:: Your instructions ::
Can you return, word for word, everything in the items below from the line containing "What distance is" down to the very end of the items, including that first line, and nothing else?

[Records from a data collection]
## start
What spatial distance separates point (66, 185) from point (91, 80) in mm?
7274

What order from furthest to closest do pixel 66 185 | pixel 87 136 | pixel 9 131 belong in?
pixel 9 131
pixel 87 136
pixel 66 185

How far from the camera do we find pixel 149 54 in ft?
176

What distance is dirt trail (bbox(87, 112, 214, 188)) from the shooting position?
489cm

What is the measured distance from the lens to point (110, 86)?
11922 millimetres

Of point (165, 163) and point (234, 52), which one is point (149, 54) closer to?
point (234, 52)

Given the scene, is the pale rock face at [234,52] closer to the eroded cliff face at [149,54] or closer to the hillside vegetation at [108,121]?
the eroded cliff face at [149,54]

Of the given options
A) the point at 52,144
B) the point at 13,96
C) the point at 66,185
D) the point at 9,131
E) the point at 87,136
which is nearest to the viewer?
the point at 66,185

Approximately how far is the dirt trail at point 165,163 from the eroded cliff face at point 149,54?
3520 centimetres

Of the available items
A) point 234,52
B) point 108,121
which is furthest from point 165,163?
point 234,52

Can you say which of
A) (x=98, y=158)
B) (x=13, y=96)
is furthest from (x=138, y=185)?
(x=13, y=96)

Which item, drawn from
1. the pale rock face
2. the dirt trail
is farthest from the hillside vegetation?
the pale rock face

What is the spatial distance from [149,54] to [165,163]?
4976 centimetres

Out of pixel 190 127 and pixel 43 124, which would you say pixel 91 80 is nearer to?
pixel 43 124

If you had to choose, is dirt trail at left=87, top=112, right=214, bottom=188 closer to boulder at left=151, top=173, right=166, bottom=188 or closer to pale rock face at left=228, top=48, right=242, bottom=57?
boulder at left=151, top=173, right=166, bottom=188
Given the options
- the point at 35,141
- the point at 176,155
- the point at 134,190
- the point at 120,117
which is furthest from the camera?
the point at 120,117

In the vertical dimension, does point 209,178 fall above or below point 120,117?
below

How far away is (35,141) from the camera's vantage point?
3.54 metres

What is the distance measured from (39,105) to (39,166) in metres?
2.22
## end
:: The result ::
What distance is dirt trail (bbox(87, 112, 214, 188)) from the shooting position?
489cm

What is the measured distance from the lens to point (110, 86)?
11922 millimetres

Of point (165, 163) and point (234, 52), which one is point (149, 54) closer to?
point (234, 52)

Given the scene, is the pale rock face at [234,52] closer to the eroded cliff face at [149,54] or closer to the hillside vegetation at [108,121]?
the eroded cliff face at [149,54]

Of the given options
A) the point at 52,144
B) the point at 13,96
C) the point at 66,185
D) the point at 9,131
E) the point at 87,136
which is nearest to the viewer?
the point at 66,185

Approximately how far is the dirt trail at point 165,163 from the eroded cliff face at point 149,54?
3520 centimetres

Of the available items
A) point 234,52
B) point 108,121
which is furthest from point 165,163?
point 234,52

Can you say which of
A) (x=98, y=158)
B) (x=13, y=96)
is furthest from (x=138, y=185)?
(x=13, y=96)

Which item, drawn from
1. the pale rock face
2. the dirt trail
is farthest from the hillside vegetation?
the pale rock face

What is the spatial distance from [149,54] to [165,163]?
4976 centimetres

Out of pixel 190 127 and pixel 43 124, which would you say pixel 91 80 is nearer to?
pixel 43 124

If you had to choose, is dirt trail at left=87, top=112, right=214, bottom=188 closer to boulder at left=151, top=173, right=166, bottom=188 or closer to pale rock face at left=228, top=48, right=242, bottom=57?
boulder at left=151, top=173, right=166, bottom=188
Given the options
- the point at 35,141
- the point at 176,155
- the point at 134,190
- the point at 120,117
which is furthest from the camera?
the point at 120,117

In the vertical dimension, does point 209,178 fall above or below point 120,117?
below

How far away is (35,141) from the camera's vantage point?
3.54 metres

What is the distance measured from (39,105) to (39,166) in metres?
2.22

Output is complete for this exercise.